Our main theorem connects the floating point exponential to its abstract mathematical counterpart. The specification we prove is that the function has the correct overflow behaviour and, in the absence of overflow, the error in the result is less than 0.54 units in the last place (0.77 if the answer is denormalized) compared against the exact mathematical exponential function. The algorithm is expressed in a simple formalized programming language, intended to be a subset of real programming and hardware description languages. It uses underlying floating point operations (addition, multiplication etc.) that are assumed to conform to the IEEE-754 standard for binary floating point arithmetic.
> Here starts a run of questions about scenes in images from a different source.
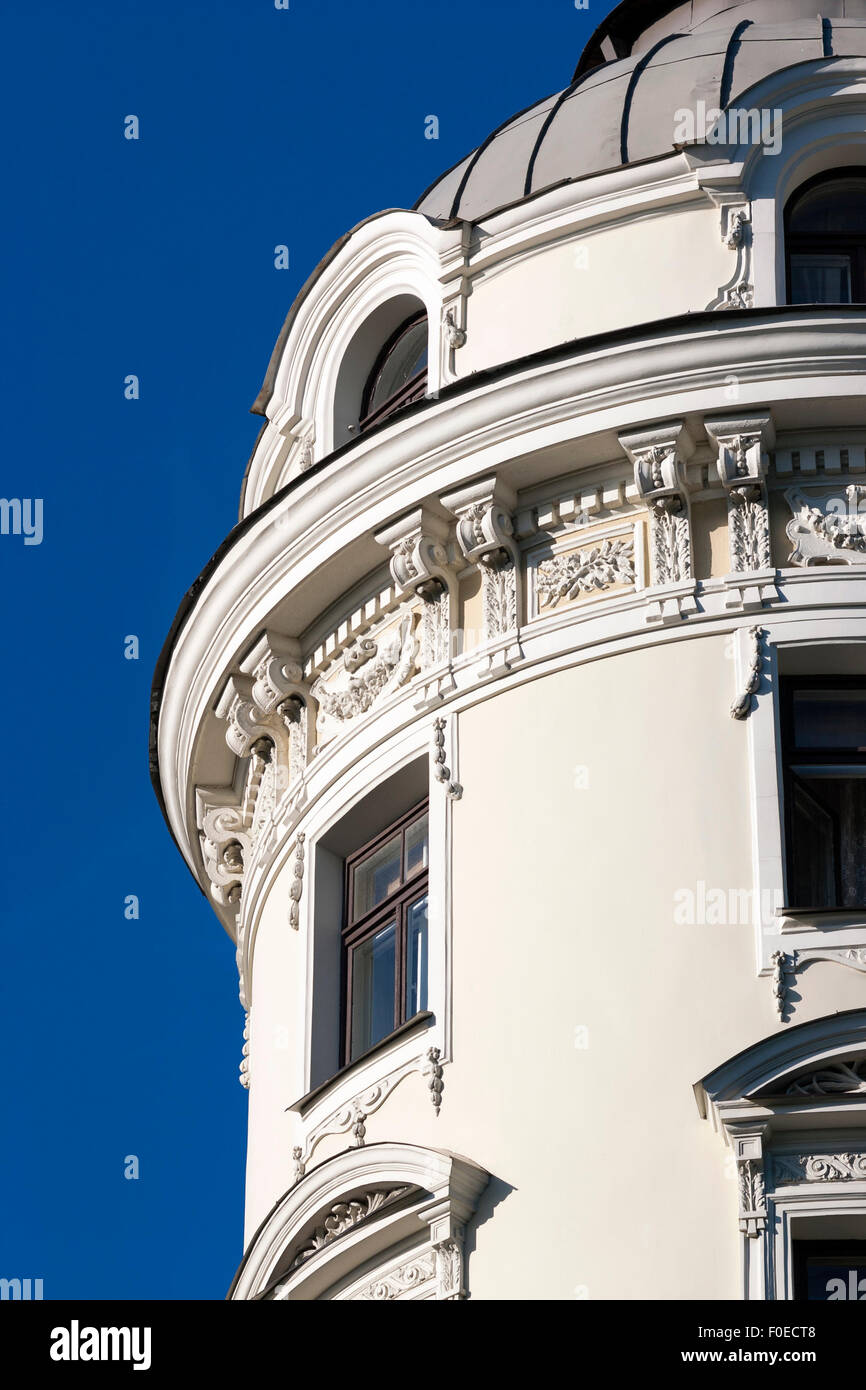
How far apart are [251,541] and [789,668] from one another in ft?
13.9

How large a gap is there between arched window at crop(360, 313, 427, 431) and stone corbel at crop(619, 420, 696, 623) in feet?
10.4

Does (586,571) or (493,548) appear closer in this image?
(586,571)

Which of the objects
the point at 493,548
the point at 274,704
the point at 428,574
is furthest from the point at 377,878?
the point at 493,548

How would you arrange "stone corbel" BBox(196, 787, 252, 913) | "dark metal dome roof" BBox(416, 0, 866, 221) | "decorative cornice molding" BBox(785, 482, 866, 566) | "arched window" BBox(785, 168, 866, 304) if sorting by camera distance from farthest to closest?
"stone corbel" BBox(196, 787, 252, 913), "dark metal dome roof" BBox(416, 0, 866, 221), "arched window" BBox(785, 168, 866, 304), "decorative cornice molding" BBox(785, 482, 866, 566)

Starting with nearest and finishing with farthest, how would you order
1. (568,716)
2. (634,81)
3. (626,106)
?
(568,716)
(626,106)
(634,81)

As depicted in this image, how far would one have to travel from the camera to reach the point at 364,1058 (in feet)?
67.7

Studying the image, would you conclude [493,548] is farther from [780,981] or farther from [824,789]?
[780,981]

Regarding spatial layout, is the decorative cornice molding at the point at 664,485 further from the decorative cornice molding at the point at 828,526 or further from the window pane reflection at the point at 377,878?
the window pane reflection at the point at 377,878

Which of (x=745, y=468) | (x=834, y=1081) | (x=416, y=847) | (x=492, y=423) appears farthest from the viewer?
(x=416, y=847)

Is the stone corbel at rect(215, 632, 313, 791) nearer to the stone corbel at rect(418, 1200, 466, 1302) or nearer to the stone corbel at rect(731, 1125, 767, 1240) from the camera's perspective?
the stone corbel at rect(418, 1200, 466, 1302)

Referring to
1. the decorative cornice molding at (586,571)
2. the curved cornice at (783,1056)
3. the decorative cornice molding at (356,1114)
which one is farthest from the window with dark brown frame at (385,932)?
the curved cornice at (783,1056)

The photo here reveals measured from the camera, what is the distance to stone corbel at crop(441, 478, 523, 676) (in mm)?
21469

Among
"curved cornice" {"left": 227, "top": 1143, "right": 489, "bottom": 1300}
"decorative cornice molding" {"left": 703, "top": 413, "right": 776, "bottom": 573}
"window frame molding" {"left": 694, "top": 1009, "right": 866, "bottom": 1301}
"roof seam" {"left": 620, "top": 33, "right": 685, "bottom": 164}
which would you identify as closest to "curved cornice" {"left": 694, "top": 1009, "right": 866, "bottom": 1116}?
"window frame molding" {"left": 694, "top": 1009, "right": 866, "bottom": 1301}

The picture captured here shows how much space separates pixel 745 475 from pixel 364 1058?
442cm
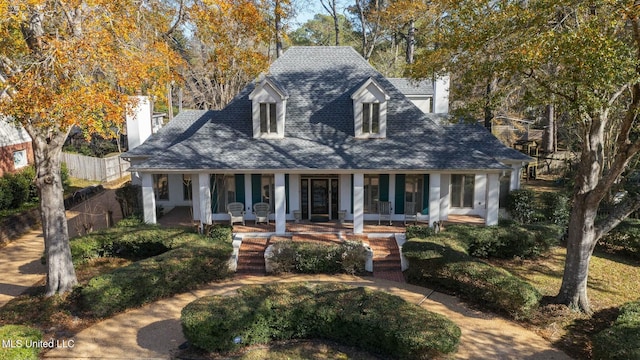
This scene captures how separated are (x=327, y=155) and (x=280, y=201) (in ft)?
9.35

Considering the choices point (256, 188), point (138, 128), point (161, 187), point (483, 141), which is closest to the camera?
point (256, 188)

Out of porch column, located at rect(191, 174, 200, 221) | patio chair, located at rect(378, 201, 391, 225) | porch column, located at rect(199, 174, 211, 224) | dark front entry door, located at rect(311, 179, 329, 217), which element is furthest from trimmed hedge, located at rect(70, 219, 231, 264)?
patio chair, located at rect(378, 201, 391, 225)

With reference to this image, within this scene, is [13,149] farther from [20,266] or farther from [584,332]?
[584,332]

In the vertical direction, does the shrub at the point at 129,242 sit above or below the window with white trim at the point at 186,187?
below

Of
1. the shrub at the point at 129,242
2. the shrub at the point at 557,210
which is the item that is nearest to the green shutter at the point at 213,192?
the shrub at the point at 129,242

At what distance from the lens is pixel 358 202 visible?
58.8 ft

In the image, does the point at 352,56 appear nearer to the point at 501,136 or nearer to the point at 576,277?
the point at 576,277

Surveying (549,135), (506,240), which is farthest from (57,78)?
(549,135)

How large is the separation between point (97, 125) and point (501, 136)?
34726mm

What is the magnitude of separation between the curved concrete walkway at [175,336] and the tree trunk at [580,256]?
6.79 ft

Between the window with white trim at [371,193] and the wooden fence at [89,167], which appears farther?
the wooden fence at [89,167]

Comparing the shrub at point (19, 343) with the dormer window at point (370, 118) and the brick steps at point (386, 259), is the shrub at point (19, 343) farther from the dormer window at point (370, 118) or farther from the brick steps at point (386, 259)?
the dormer window at point (370, 118)

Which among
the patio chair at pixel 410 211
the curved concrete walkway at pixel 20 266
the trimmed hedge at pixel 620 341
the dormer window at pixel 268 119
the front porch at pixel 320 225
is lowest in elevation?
the curved concrete walkway at pixel 20 266

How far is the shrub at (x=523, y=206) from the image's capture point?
20406mm
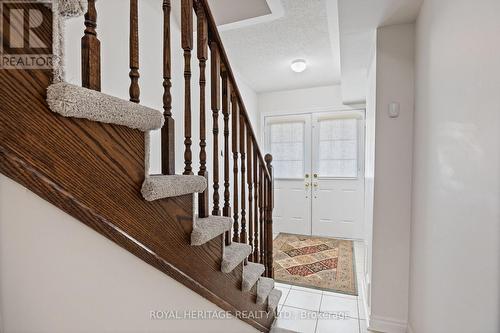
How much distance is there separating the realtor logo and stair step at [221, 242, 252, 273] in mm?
926

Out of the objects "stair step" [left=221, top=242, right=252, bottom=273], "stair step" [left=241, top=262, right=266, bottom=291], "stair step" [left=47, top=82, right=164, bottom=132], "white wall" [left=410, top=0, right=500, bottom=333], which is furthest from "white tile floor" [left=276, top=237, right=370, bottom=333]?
"stair step" [left=47, top=82, right=164, bottom=132]

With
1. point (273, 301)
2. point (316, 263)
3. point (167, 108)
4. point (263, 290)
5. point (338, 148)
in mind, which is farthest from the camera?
point (338, 148)

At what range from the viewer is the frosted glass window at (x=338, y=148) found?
411cm

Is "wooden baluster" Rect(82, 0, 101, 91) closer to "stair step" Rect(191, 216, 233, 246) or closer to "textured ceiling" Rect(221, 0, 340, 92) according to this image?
"stair step" Rect(191, 216, 233, 246)

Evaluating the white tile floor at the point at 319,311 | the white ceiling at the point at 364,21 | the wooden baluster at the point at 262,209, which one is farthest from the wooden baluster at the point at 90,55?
the white tile floor at the point at 319,311

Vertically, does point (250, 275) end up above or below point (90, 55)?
below

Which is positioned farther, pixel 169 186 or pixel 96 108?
pixel 169 186

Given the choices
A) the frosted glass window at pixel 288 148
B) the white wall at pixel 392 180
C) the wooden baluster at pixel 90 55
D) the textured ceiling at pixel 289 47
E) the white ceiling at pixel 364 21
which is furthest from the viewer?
the frosted glass window at pixel 288 148

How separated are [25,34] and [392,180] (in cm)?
204

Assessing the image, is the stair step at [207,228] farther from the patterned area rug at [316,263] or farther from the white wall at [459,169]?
the patterned area rug at [316,263]

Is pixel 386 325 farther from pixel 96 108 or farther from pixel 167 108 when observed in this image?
pixel 96 108

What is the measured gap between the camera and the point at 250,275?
1407mm

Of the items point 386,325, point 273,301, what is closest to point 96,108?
point 273,301

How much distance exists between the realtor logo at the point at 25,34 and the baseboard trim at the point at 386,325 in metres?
2.37
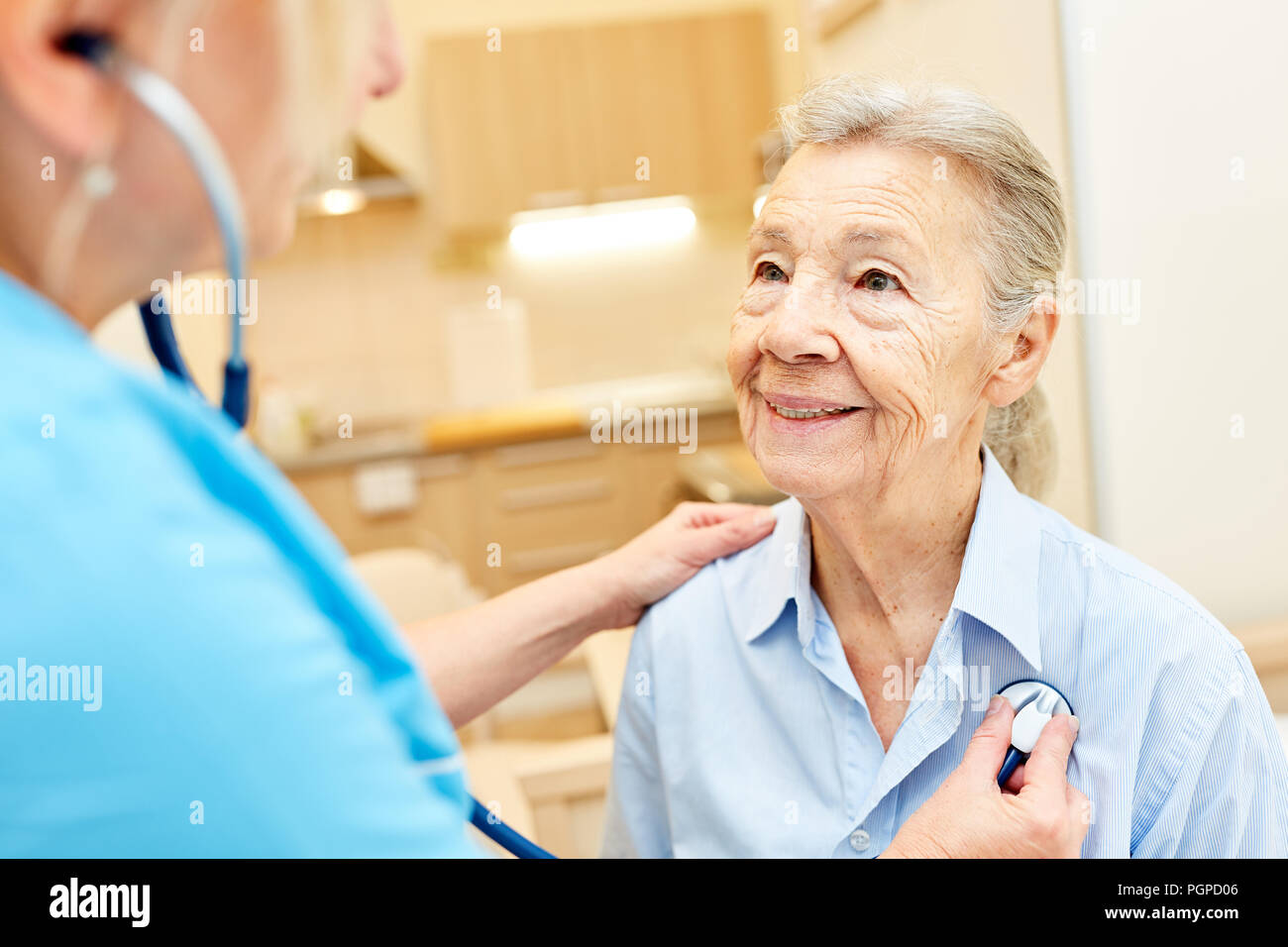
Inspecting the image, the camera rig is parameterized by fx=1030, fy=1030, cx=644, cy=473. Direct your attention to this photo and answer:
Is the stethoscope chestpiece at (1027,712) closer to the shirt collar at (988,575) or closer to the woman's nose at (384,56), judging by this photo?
the shirt collar at (988,575)

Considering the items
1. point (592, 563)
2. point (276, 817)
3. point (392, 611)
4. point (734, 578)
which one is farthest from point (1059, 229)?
point (392, 611)

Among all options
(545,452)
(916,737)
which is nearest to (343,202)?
(545,452)

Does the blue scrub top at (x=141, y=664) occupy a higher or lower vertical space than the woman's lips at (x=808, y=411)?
lower

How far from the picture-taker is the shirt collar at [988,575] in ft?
3.02

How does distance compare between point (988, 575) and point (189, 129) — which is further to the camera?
point (988, 575)

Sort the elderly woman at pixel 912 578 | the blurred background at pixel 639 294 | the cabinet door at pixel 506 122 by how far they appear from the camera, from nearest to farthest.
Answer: the elderly woman at pixel 912 578, the blurred background at pixel 639 294, the cabinet door at pixel 506 122

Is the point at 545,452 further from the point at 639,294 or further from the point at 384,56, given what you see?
the point at 384,56

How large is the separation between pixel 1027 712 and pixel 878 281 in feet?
1.33

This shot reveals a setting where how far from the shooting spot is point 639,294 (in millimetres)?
4652

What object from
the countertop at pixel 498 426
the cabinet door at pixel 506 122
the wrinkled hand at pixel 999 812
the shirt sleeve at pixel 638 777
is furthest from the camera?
the cabinet door at pixel 506 122

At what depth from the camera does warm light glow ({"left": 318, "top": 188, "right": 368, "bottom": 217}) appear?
13.6 ft

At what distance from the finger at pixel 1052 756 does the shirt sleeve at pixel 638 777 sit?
0.41 metres
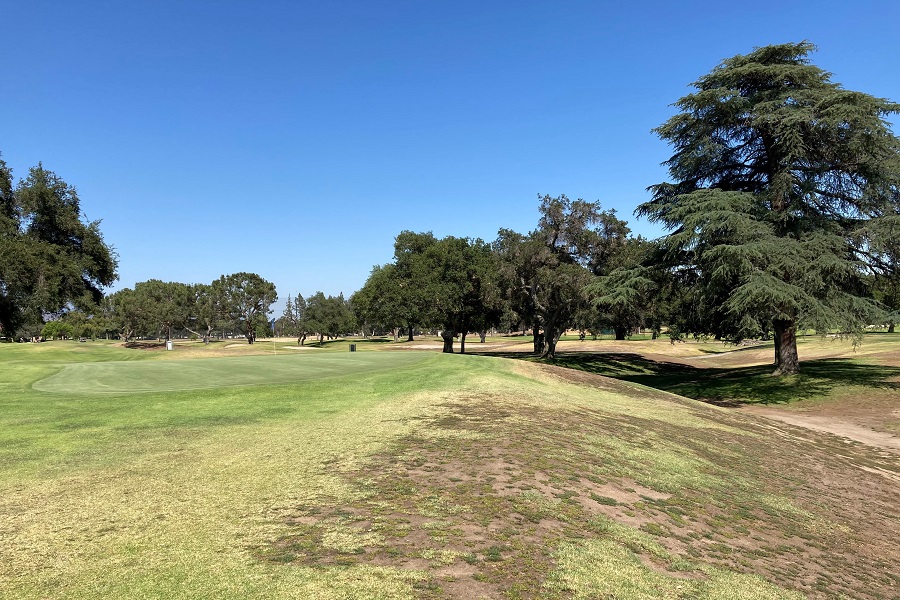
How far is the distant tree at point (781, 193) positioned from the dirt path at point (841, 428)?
4028 mm

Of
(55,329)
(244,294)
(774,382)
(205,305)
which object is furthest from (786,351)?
(55,329)

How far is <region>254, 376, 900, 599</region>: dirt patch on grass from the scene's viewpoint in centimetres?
484

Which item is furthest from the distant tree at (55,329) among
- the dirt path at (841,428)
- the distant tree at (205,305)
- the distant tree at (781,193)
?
the dirt path at (841,428)

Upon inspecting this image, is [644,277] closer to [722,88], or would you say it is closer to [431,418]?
[722,88]

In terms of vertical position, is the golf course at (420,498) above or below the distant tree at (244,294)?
below

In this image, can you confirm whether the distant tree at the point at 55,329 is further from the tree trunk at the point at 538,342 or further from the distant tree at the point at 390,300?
the tree trunk at the point at 538,342

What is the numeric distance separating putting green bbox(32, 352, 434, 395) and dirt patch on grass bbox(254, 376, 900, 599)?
9.10 meters

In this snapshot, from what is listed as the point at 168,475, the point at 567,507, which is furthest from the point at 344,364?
the point at 567,507

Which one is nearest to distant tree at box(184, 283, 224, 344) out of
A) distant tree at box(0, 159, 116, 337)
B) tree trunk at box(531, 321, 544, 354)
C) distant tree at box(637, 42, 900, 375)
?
distant tree at box(0, 159, 116, 337)

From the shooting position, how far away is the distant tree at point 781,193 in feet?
71.3

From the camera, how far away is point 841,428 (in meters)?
17.4

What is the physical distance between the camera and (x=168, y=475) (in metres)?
6.96

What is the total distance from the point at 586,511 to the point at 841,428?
16.8m

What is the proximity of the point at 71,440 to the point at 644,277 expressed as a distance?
87.6 feet
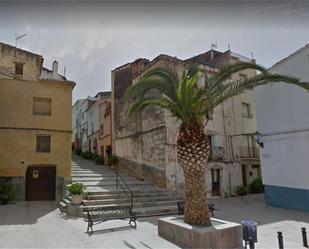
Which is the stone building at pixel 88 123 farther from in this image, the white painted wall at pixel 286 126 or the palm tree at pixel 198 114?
the palm tree at pixel 198 114

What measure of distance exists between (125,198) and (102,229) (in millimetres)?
4139

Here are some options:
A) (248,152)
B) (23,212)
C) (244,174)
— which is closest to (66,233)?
(23,212)

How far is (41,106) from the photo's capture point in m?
16.3

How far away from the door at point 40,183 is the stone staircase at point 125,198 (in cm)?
145

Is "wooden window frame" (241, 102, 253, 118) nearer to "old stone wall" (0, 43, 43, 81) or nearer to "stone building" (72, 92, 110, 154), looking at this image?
"stone building" (72, 92, 110, 154)

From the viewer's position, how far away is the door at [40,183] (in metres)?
15.8

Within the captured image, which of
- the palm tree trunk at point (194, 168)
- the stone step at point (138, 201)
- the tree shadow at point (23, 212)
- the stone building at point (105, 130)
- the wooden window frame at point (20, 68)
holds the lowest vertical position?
the tree shadow at point (23, 212)

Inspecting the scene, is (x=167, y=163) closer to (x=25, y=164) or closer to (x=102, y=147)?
(x=25, y=164)

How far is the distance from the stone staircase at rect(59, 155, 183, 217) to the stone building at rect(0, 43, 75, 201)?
5.66ft

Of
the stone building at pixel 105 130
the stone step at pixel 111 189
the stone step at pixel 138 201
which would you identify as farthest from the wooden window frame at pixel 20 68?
the stone step at pixel 138 201

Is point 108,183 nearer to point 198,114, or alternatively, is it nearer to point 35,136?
point 35,136

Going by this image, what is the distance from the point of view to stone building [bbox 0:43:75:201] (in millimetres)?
15070

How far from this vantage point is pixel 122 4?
4.49 meters

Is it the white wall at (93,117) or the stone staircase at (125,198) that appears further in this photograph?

The development described here includes, apart from the proof itself, a formalization of IEEE arithmetic, a mathematical semantics for the programming language in which the algorithm is expressed, and the body of pure mathematics needed. All this is developed logically from first principles using the HOL Light prover, which guarantees strict adherence to simple rules of inference while allowing the user to perform proofs using higher-level derived rules. We first present the main ideas and conclusions, and then collect some technical details about the prover and the underlying mathematical theories in appendices.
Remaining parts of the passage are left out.